┌──

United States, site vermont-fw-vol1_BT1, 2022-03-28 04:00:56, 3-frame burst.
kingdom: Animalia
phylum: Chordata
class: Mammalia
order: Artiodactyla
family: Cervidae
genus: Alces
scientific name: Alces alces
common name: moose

└──
┌──

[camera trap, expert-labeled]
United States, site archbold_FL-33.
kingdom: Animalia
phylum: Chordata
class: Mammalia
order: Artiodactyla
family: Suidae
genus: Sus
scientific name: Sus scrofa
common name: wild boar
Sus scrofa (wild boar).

└──

● **ASSIGNMENT**
All lines above from the one with "United States, site vermont-fw-vol1_BT1, 2022-03-28" to the one with "common name: moose", inclusive, should be copied exactly, and no other lines.

● **OUTPUT**
United States, site vermont-fw-vol1_BT1, 2022-03-28 04:00:56, 3-frame burst.
kingdom: Animalia
phylum: Chordata
class: Mammalia
order: Artiodactyla
family: Cervidae
genus: Alces
scientific name: Alces alces
common name: moose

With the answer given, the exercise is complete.